The movie takes place on Christmas Eve in the Midwest and is comprised of an indefinite number of storylines that barely collide at the end of the film, as all the characters meet up at the local waffle house for a party thrown by high schoolers.

The premise of the movie is based on an unexpected snowstorm, which leads the high school characters to act unpredictably as well, helping them find love and happiness.

In the first scene, one high school senior makes fun of his friend for taking forever to tell his best friend about his true feelings. After she walks in on him shaving his nipple hairs, he doesn’t end up summoning the courage to tell her until the end of the movie, when they’re standing alone on a rooftop and snow is falling all around them, of course.

Another storyline starts off strong with a meet-cute scene, where a teenage girl, troubled by the prospects of leaving her sick mother for the opportunity of a lifetime, bumps into a famous musician on a train. She acts unimpressed by his fame and music, but of course he wins over her heart in the end. The audience is supposed to ignore the fact that she is in high school and he is a decorated celebrity who looks at least 10 years older than her.

#### [What to work on]
#1 Can you quote the movie review from "The movie takes" up to and including "love and happiness."?
#2 Could you continue the movie review from where it stops?

#### [Data segment]

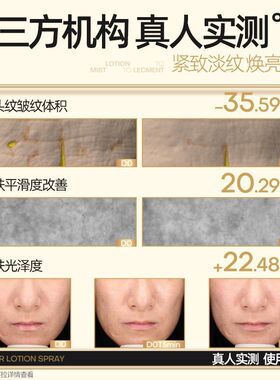 Mistine蜜丝婷胶原水光黄油乳液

#### [Answers per task]
#1
The movie takes place on Christmas Eve in the Midwest and is comprised of an indefinite number of storylines that barely collide at the end of the film, as all the characters meet up at the local waffle house for a party thrown by high schoolers.

The premise of the movie is based on an unexpected snowstorm, which leads the high school characters to act unpredictably as well, helping them find love and happiness.

#2
The next storyline is based on a girl, who looks and acts just like Mila Kunis at the beginning of “That 70’s Show,” and her struggle to find her self-worth beyond her cell phone and good-for-nothing boyfriend. After an overly dramatic scene between her and her best friend, she falls down a snowbank and bumps her head, which seems to knock the sense into her.

Despite all the clichés and the lack of transitions, the movie has a very familiar feel to it, and is full of scenes that each viewer can relate to in some way. Numerous holiday traditions make an appearance throughout the film, such as sledding, broomball, family dinners, and more.

If you’re interested in “Let it Snow” but don’t really have 92 minutes to waste, you can find the trailer on Netflix, which gives away the entirety of the few clever punchlines and most of the plot.